My major concern lies in the experimental configurations. The authors use the VOC07 test set for evaluation and use the VOC07 trainval (labeled) + VOC12/COCO (unlabeled) for training. As the VOC dataset is less challenging and has gradually fallen out of fashion in recent years, in my opinion, a fairer evaluation should be made on COCO dataset, say, by partially removing the annotations of the training data as auxiliary ones. Besides, I also notice that the best results of the proposed method are obtained when the auxiliary COCO images only contain objects belonging to the 20 VOC classes (see table 2 and table 4).

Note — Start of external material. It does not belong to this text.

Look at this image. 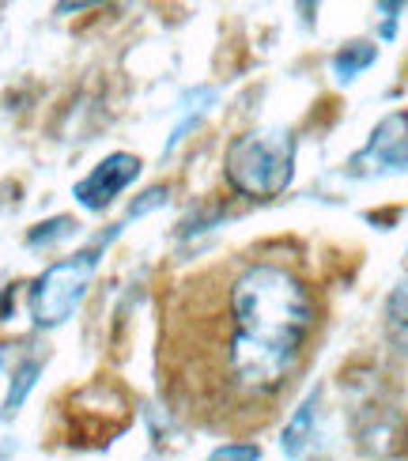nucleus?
Segmentation results:
<instances>
[{"label":"nucleus","instance_id":"nucleus-1","mask_svg":"<svg viewBox=\"0 0 408 461\" xmlns=\"http://www.w3.org/2000/svg\"><path fill=\"white\" fill-rule=\"evenodd\" d=\"M314 325L310 287L284 265L254 261L227 287V330L220 367L227 390L242 401H265L284 390Z\"/></svg>","mask_w":408,"mask_h":461},{"label":"nucleus","instance_id":"nucleus-2","mask_svg":"<svg viewBox=\"0 0 408 461\" xmlns=\"http://www.w3.org/2000/svg\"><path fill=\"white\" fill-rule=\"evenodd\" d=\"M295 132L291 129H258L227 148V182L235 194L268 201L280 197L295 178Z\"/></svg>","mask_w":408,"mask_h":461},{"label":"nucleus","instance_id":"nucleus-3","mask_svg":"<svg viewBox=\"0 0 408 461\" xmlns=\"http://www.w3.org/2000/svg\"><path fill=\"white\" fill-rule=\"evenodd\" d=\"M99 258H103V249L95 246V249H80V254L42 268V276L31 284V299H27L38 330H57V325H65L76 314V306L84 303L87 287L95 280Z\"/></svg>","mask_w":408,"mask_h":461},{"label":"nucleus","instance_id":"nucleus-4","mask_svg":"<svg viewBox=\"0 0 408 461\" xmlns=\"http://www.w3.org/2000/svg\"><path fill=\"white\" fill-rule=\"evenodd\" d=\"M408 170V110L385 113L371 129L367 144L348 159L352 178H382V175H404Z\"/></svg>","mask_w":408,"mask_h":461},{"label":"nucleus","instance_id":"nucleus-5","mask_svg":"<svg viewBox=\"0 0 408 461\" xmlns=\"http://www.w3.org/2000/svg\"><path fill=\"white\" fill-rule=\"evenodd\" d=\"M136 178H141V159H136L132 151H113V156H106L84 182H76L72 194L87 212H106L113 204V197L125 194Z\"/></svg>","mask_w":408,"mask_h":461},{"label":"nucleus","instance_id":"nucleus-6","mask_svg":"<svg viewBox=\"0 0 408 461\" xmlns=\"http://www.w3.org/2000/svg\"><path fill=\"white\" fill-rule=\"evenodd\" d=\"M280 447L291 461H322L329 454L325 443V420H322V390L310 393L303 405L291 416V424L284 428Z\"/></svg>","mask_w":408,"mask_h":461},{"label":"nucleus","instance_id":"nucleus-7","mask_svg":"<svg viewBox=\"0 0 408 461\" xmlns=\"http://www.w3.org/2000/svg\"><path fill=\"white\" fill-rule=\"evenodd\" d=\"M375 57H378V46L375 42H348L337 50L333 57V72H337V80L348 84V80H356L359 72H367L375 65Z\"/></svg>","mask_w":408,"mask_h":461},{"label":"nucleus","instance_id":"nucleus-8","mask_svg":"<svg viewBox=\"0 0 408 461\" xmlns=\"http://www.w3.org/2000/svg\"><path fill=\"white\" fill-rule=\"evenodd\" d=\"M38 371H42V363H38V359H27L23 367L15 371V378H12V390H8V397H5V412H8V416H12L19 405H23V397L31 393V386H34Z\"/></svg>","mask_w":408,"mask_h":461},{"label":"nucleus","instance_id":"nucleus-9","mask_svg":"<svg viewBox=\"0 0 408 461\" xmlns=\"http://www.w3.org/2000/svg\"><path fill=\"white\" fill-rule=\"evenodd\" d=\"M76 230V220H68V216H57V220H50V223H38L31 235H27V246H42V242H57V239H65V235H72Z\"/></svg>","mask_w":408,"mask_h":461},{"label":"nucleus","instance_id":"nucleus-10","mask_svg":"<svg viewBox=\"0 0 408 461\" xmlns=\"http://www.w3.org/2000/svg\"><path fill=\"white\" fill-rule=\"evenodd\" d=\"M385 318H390L397 330H408V276L394 287V295L385 299Z\"/></svg>","mask_w":408,"mask_h":461},{"label":"nucleus","instance_id":"nucleus-11","mask_svg":"<svg viewBox=\"0 0 408 461\" xmlns=\"http://www.w3.org/2000/svg\"><path fill=\"white\" fill-rule=\"evenodd\" d=\"M208 461H261V447L258 443H227L220 450H212Z\"/></svg>","mask_w":408,"mask_h":461}]
</instances>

In this case, the comparisons would not be fair enough since the authors are using manually selected data and the class labels are essentially considered during training. At least, in my opinion, I do not agree considering the above sensoria as a “semi-supervised” detection setting. The idea of alleviating the class-imbalance problem in object detection by using “background elimination (BE)” is not new. If the authors insist considering it as one of the contributions, they should better compare it with other approaches with similar motivations, e.g. hard negative mining in SSD and Focal loss in RetinaNet. The authors simply use horizontal flip as the perturbation of an input image so that to achieve a one-to-one correspondence between the predicted boxes in the flipped image and the original ones. My question is why not try other operations, like illumination changes, image wrap, and minor rotation, where such correspondence can also be easily guaranteed. Will a more diverse perturbation be beneficial to improve performance?